She coughs hard. I sit up straight in my chair, but she waves her hand at me and shakes her head. Mother has developed a heavy cough—she calls it her heart cough—and it’s the same one her sister and brother got before they died. After twenty seconds the spasms stop.

“That gets the bad stuff out of my system,” says Mother and takes a large bite of mashed potato.

Three weeks after I start combusting, my sister sends a plane ticket to visit her in Seattle.

“You need time to relax,” she says. “That job stresses you out too much.”

“Mother is dying,” I say. “That stresses me out too much.”

“She’s going to keep kicking for another ten years,” says my sister. “That’s how she is.”

“Mother isn’t immortal,” I say.

“Thank God,” mutters my sister.

“If you keep talking like that I won’t come.”
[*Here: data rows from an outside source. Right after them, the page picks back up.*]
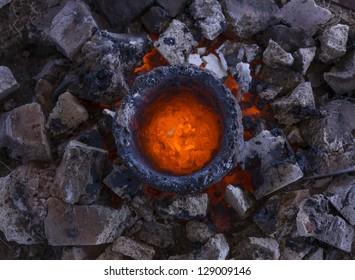Molten bronze in a crucible awaits casting
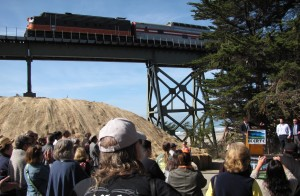crowd watching train on bridge
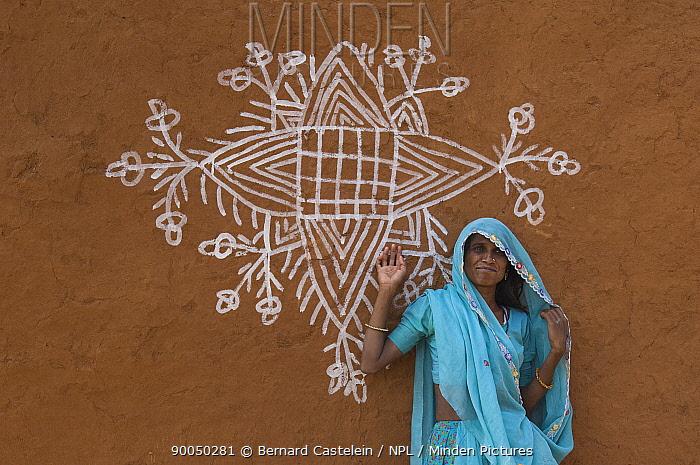 Rajasthani woman standing beside traditional painting on mud wall of house during Diwali festival, south of Bundi, Rajasthan India  -  Bernard Castelein/ npl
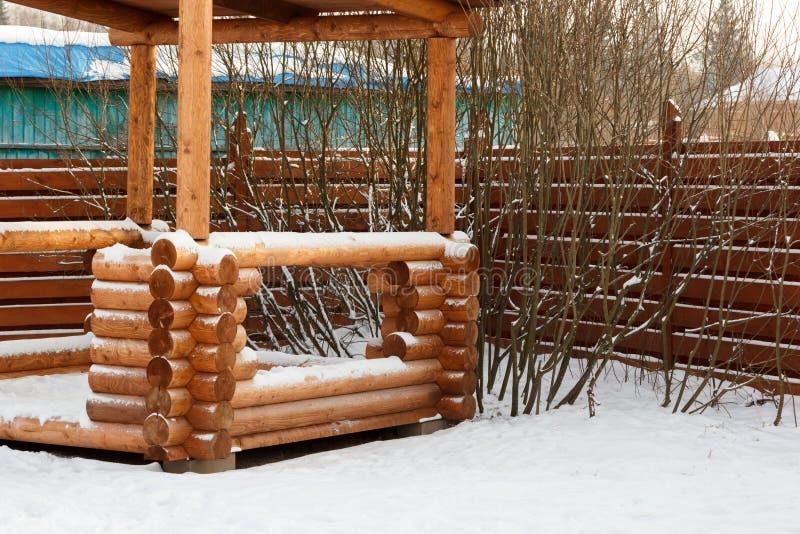 Беседка журнала в кустах в снеге стоковое изображение rf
“I’ll be nice,” she sighs. “I want to see you. A vacation will do you good.”

Mother isn’t happy when she hears I’m going to visit my sister rather than my sister taking time off work to fly back to Ohio.

“Your sister hates me,” says Mother.

“You and her don’t see things the same way,” I say.

“Which is why she hates me and never visits,” says Mother.

“Have you called her?” I say.

“When I call she doesn’t answer,” says Mother.

“When I answer she yells at me for not visiting,” says my sister later that evening. “I don’t want to visit someone who’s going to yell at me.”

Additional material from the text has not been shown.